▼
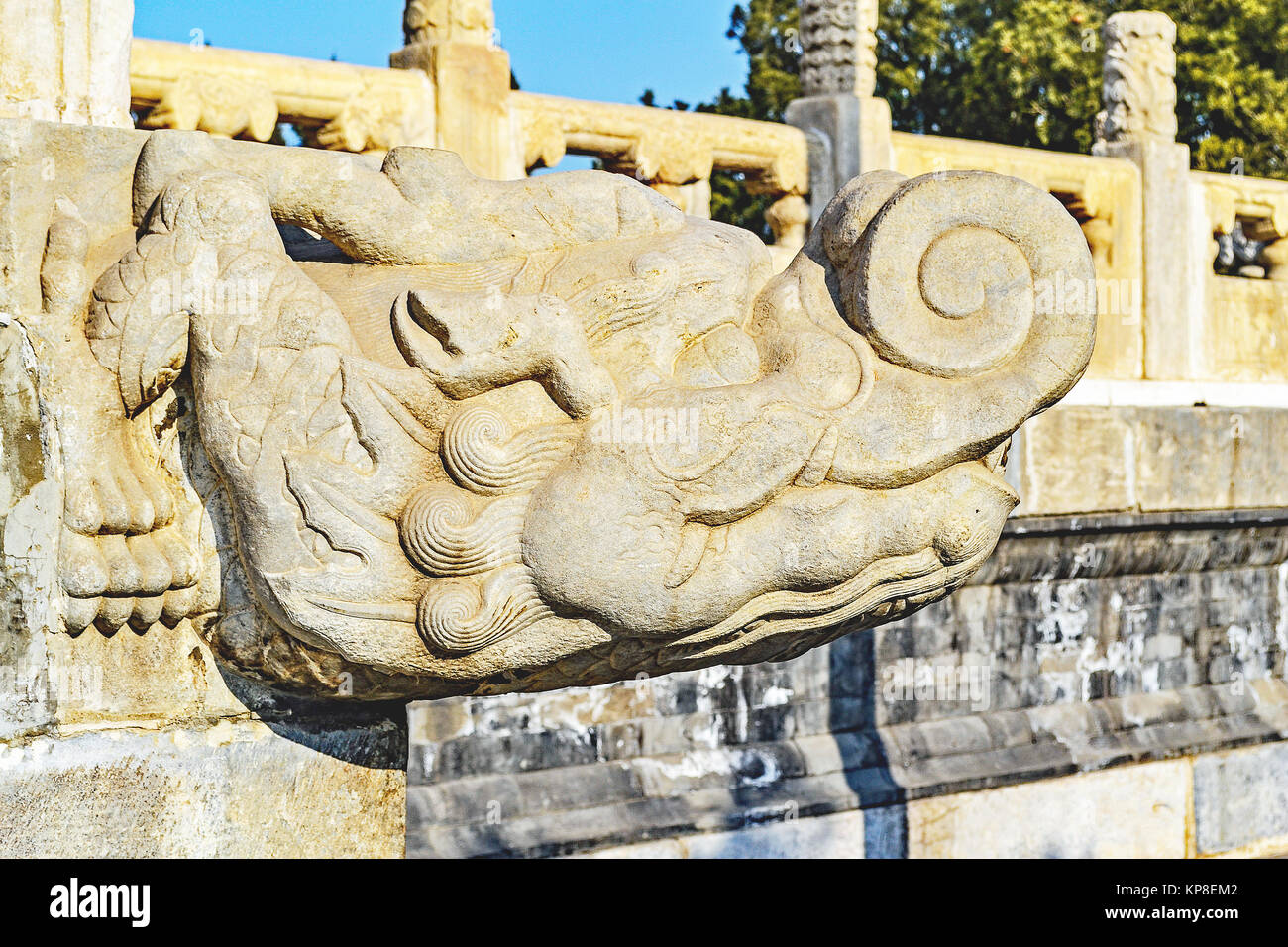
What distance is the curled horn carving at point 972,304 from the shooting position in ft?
▲
▼
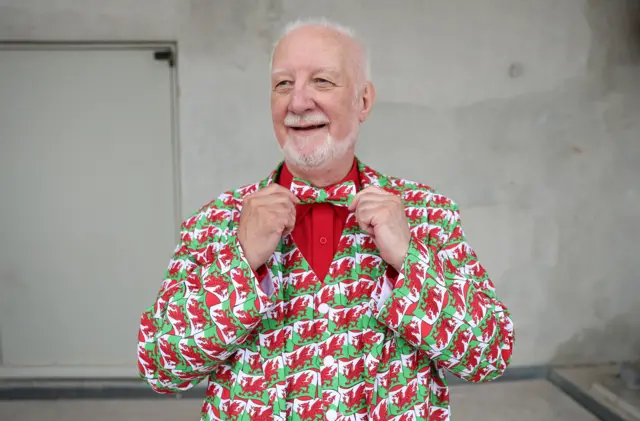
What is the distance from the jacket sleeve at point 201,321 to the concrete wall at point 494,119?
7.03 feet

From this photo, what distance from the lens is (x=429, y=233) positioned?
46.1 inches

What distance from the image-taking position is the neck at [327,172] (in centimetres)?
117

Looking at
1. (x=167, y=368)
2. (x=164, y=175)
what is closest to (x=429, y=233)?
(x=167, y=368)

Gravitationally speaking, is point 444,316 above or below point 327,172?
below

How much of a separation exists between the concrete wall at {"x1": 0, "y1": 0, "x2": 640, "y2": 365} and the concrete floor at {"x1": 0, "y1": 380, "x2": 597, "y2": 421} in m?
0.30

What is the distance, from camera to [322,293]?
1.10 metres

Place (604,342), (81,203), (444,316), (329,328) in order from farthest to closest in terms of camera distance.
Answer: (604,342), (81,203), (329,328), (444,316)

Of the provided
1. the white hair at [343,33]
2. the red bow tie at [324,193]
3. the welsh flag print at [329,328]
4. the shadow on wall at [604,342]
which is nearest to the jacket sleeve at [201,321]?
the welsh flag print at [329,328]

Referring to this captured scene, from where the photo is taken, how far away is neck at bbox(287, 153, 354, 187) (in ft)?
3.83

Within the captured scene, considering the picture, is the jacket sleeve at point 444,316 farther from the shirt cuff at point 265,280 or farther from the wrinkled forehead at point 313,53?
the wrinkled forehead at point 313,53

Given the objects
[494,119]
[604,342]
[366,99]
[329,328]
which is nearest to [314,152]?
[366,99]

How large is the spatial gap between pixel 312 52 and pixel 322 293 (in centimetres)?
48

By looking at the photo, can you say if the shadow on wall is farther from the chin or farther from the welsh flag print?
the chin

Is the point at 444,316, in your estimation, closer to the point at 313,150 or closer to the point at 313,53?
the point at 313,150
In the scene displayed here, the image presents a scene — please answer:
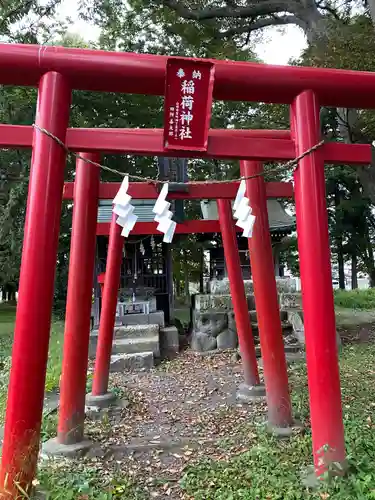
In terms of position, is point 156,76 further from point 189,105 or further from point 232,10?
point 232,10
▲
▸ **Stated exercise**
Return the lines of the records as a JSON list of strings, one string per line with blank lines omitted. Start at the line containing "What is the distance, from" and end with the line containing "Answer: (604,342), (81,203), (329,328), (444,316)", including both.

▸ **Correct result**
[
  "What is the distance, from camera to [322,293]?",
  "1.10 metres",
  "Place (604,342), (81,203), (444,316), (329,328) in order from farthest to closest in terms of camera distance.",
  "Answer: (604,342), (81,203), (329,328), (444,316)"
]